→ **Excerpted passage**
---*---
5 Comments on “Some Thoughts on Death Knight Versatility”

  • Green Armadillo (15 comments) November 18th, 2008 7:02 pm

    The disease duration thing isn’t that important in Outland, but you’ll really notice that 18 seconds of disease makes a big difference in the late 70′s when there’s less of a gear gap between you and the mobs. (Well, at least, unless they tweaked the damage/mob hp numbers in the last month of beta.)

    The one thing that disappoints me about the three trees is that, in my view anyway, Frost underperforms solo. With Blood, you’re getting the worms for major healing potential and some generally nice DPS for yourself. With Unholy, you’re getting the ghoul to off-tank for you and a third disease debuff for Death Strike. With Frost, you get impressive burst AoE potential (literally massive damage with your cooldowns) via Howling Blast, but you’re still limited by the need to keep at least Frost Fever up on the target, and it didn’t feel good enough to justify what you’re giving up in the other two trees. Ah well, I’m sure your healers will appreciate you if you’re AoE tanking as frost.


  • Adventsparky (82 comments) November 18th, 2008 8:57 pm

    Celerann, Where do you have your DK?


  • Gwaendar (204 comments) November 18th, 2008 10:26 pm

    The one thing that disappoints me about the three trees is that, in my view anyway, Frost underperforms solo.

    That’s my first impression too. Reminds me of the early patch 2.x paladin. Leveling prot with AoE was viable until late Zangarmarsh, and then suddenly dropped off. Nagrand in particular became hell, the mobs you needed for quests usually too spread out to be useful.

    And that’s ever been the trade-off for AoE specs. Can’t say I agree with it because it gimps solo play for non-AoE situations, but heck, two levelling trees with quite some variations is better than what many classes used to get.


  • Gwaendar (204 comments) November 18th, 2008 10:29 pm

    Celerann, Where do you have your DK?

    Where I can have them. The hordie on Dragonmaw atm, the alliance test one on Draenor.


  • Ronne (1 comments) November 21st, 2009 11:16 pm

    Personaly I think frost is great for solo pvp, howling blast gives a great AOE, just make sure you stay in unholy presence while frost spec or your gonna be to slow to be useful. Blood spec is best for long term quest grinding though, the fact that you will never need to heal your self, so no stoping to eat, and no mana either, means you can just straight quest and grind indeffinatly.
---*---
→ **Description of the task**
From the comments on Death Knight versatility, pull out the passage starting at "That’s my first" up to and including "one on Draenor.", copying it word for word.
---*---
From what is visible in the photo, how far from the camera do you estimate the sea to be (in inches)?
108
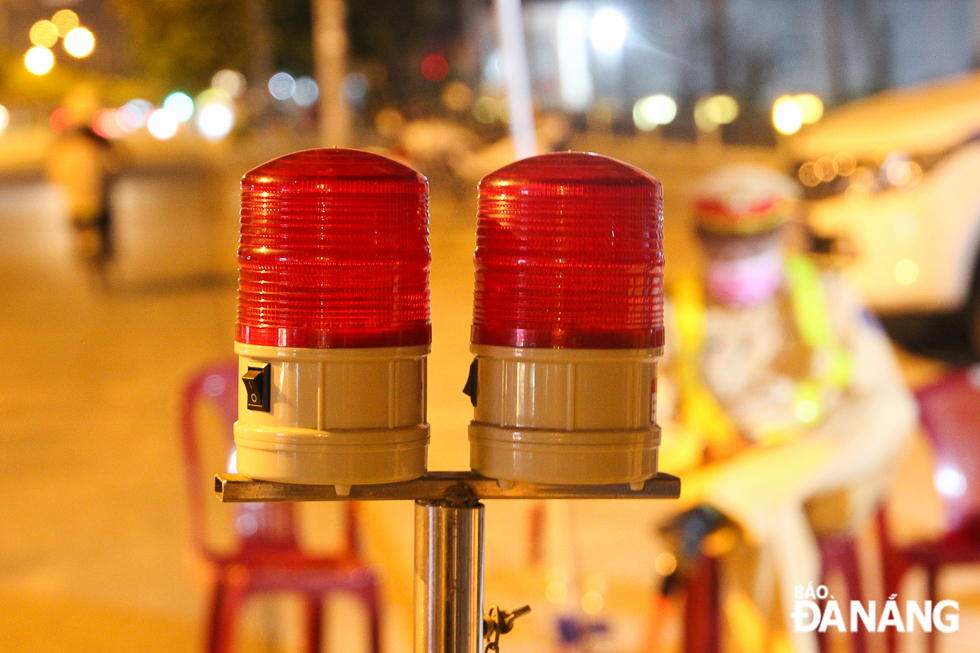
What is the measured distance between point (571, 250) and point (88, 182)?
7.33 metres

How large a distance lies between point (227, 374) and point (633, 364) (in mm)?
2066

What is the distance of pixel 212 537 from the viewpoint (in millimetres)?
4289

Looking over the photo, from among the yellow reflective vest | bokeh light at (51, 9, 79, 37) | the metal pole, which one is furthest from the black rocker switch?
bokeh light at (51, 9, 79, 37)

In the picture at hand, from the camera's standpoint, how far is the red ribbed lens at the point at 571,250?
107 centimetres

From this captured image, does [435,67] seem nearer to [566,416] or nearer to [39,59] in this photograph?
[39,59]

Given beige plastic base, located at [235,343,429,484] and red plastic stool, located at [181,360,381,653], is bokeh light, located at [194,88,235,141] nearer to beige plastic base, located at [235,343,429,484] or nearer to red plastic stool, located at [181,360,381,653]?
red plastic stool, located at [181,360,381,653]

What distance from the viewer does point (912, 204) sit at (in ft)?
19.4

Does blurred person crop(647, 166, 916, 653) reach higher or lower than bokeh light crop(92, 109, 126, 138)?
lower

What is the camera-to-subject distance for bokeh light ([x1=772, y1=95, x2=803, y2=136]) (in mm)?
6422

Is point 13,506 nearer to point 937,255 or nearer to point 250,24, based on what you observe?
point 250,24

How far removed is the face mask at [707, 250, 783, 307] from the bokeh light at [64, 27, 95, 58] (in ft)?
5.33

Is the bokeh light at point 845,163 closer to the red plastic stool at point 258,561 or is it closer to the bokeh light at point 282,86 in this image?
the bokeh light at point 282,86

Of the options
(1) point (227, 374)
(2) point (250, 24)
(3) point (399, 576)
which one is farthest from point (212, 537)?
(2) point (250, 24)

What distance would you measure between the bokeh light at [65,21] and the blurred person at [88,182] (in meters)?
3.45
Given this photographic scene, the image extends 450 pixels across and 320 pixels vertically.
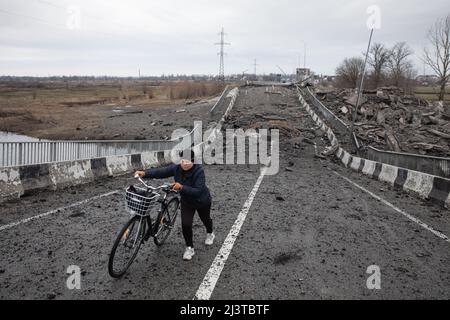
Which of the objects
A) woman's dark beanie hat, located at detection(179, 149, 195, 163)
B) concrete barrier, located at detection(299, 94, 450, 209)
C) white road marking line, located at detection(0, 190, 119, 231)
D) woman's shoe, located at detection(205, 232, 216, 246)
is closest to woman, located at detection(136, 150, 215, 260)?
woman's dark beanie hat, located at detection(179, 149, 195, 163)

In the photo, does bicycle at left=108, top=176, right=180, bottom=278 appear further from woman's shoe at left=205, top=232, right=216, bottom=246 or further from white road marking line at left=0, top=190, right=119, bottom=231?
white road marking line at left=0, top=190, right=119, bottom=231

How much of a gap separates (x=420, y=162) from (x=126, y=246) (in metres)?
13.3

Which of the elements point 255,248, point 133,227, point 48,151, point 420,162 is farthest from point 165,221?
point 420,162

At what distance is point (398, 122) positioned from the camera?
3164cm

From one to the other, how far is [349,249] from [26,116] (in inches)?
1875

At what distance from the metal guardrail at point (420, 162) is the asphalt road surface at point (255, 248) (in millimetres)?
3620

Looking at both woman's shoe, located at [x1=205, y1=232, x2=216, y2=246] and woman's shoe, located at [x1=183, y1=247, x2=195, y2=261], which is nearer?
woman's shoe, located at [x1=183, y1=247, x2=195, y2=261]

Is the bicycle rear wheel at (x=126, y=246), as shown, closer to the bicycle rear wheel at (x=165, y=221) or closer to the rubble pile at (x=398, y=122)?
the bicycle rear wheel at (x=165, y=221)

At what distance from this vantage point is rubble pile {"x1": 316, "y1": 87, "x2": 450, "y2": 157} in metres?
24.4

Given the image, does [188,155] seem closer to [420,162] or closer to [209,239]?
[209,239]

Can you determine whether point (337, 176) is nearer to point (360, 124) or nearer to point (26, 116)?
point (360, 124)

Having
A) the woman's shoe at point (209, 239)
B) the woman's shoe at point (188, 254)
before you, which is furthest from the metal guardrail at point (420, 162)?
the woman's shoe at point (188, 254)

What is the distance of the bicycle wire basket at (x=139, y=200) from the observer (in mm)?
5000

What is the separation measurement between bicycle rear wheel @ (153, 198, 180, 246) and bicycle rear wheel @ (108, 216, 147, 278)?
56cm
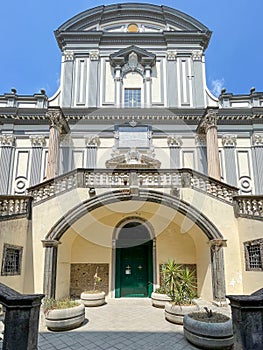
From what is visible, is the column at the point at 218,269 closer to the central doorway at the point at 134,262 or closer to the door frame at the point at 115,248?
the door frame at the point at 115,248

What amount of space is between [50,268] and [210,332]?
5.24 m

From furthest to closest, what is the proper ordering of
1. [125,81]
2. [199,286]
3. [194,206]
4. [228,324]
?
1. [125,81]
2. [199,286]
3. [194,206]
4. [228,324]

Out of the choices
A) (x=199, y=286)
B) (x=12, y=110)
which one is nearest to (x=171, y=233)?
(x=199, y=286)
---*---
→ **Completed exercise**
That’s my first impression too. Reminds me of the early patch 2.x paladin. Leveling prot with AoE was viable until late Zangarmarsh, and then suddenly dropped off. Nagrand in particular became hell, the mobs you needed for quests usually too spread out to be useful.

    And that’s ever been the trade-off for AoE specs. Can’t say I agree with it because it gimps solo play for non-AoE situations, but heck, two levelling trees with quite some variations is better than what many classes used to get.


  • Gwaendar (204 comments) November 18th, 2008 10:29 pm

    Celerann, Where do you have your DK?

    Where I can have them. The hordie on Dragonmaw atm, the alliance test one on Draenor.